待办事项>
- a) 根据这篇写狗“陪陪”的短文回答:
(i) 朋友在电话里说“陪陪”是他的什么?
(ii) 朋友在宠物市场用“陪陪”换来了什么?
(iii) 朋友认为宠物不能养成什么样?
- b) 请续写这篇写狗“陪陪”的短文,从文中最后一句之后接着往下写。
═══ 选文 ═══
一个远方的朋友打电话来,我听电话里面很热闹,就问:你和谁在家呀,他说和“陪陪”在一起,我说恭喜你找到了自己的另一半,他说你骂我呀,“陪陪”是我的狗儿子。于是,在电话里叫:陪陪、陪陪,过来,问阿姨好。儿子,听话,叫一声。朋友连哄带骂的“发号施令”,我还是没能听到狗叫,但却仿佛看到了那只名叫“陪陪”的狗对着声嘶力竭的主人和电话不知所措的模样。

朋友是个宅男,养了只狗做伴,取名“陪陪”,日久生“情”,彼此难舍难分,他口口声声夸我那狗儿子如何如何的,但狗儿子越来越不懂事,不会讨好卖乖,尤其是不给主人狗面子,比如该叫的时候不叫、不该叫的时候乱叫。无奈,朋友忍痛割爱在宠物市场用“陪陪”交换了一只“猫美眉”,他说当他拉着“陪陪”的两只手(前爪)告别时,“陪陪”眼眶里满是泪水,但他没有叫出声来。

朋友硬是狠心抛弃了“陪陪”。他后来一直在养宠物,但频繁地“喜新厌旧”。他说:宠物不能养得太有感情,特别是不能养得难以割舍,否则会像谈了一场恋爱却没有结果那么伤人。据说这也是他独身的原因。后来,我的脑海里偶尔还会出现那只未曾见过的“陪陪”:一只莫名悲伤无声哭泣的狗。
═══ 数据摘录 ═══
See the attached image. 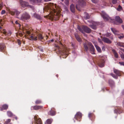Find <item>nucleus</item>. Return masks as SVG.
═══
最终结果>
- a)
(i) 他的狗儿子。
(ii) 一只“猫美眉”。
(iii) 不能养得太有感情,特别是不能养得难以割舍。

- b)
有关狗对主人忠心耿耿的故事听说过不少。如一则是北京某小区禁养宠物,一个业主把自己收养的流浪狗寄放到远郊亲戚家,可狗一去就失踪了,三个多月后,那只流浪狗跋涉千里回到主人家门前时,已是皮包骨头、奄奄一息,那只忠义之犬的壮举,感动了小区的人们,大家联名上书,要求有关部门手下留情、留下这条狗命。狗的知恩图报,使我对宠物的认识有了一些升华,同时也为人类的一些过失感到了某种悲哀。

交心的朋友越来越少,饲养各种各样宠物的人越来越多,除了猫、狗、金鱼、鸟类之外,还有什么蜘蛛、蜥蜴、刺猬等也成了家养的宠物。我认识一个在上海IBM公司工作的女孩,白领阶层、单身贵族,一人养了五只猫,并且还在繁衍。我想,也许人们是在用宠物作为精神生活上的调剂和宣泄,他们之所以喜欢人类以外的小动物,并与宠物为友、为伴,是因为他们在压力重重、喧嚣声声的环境中,实在需要一个沉默而欢快的朋友,来安抚治愈浮躁忧郁的内心。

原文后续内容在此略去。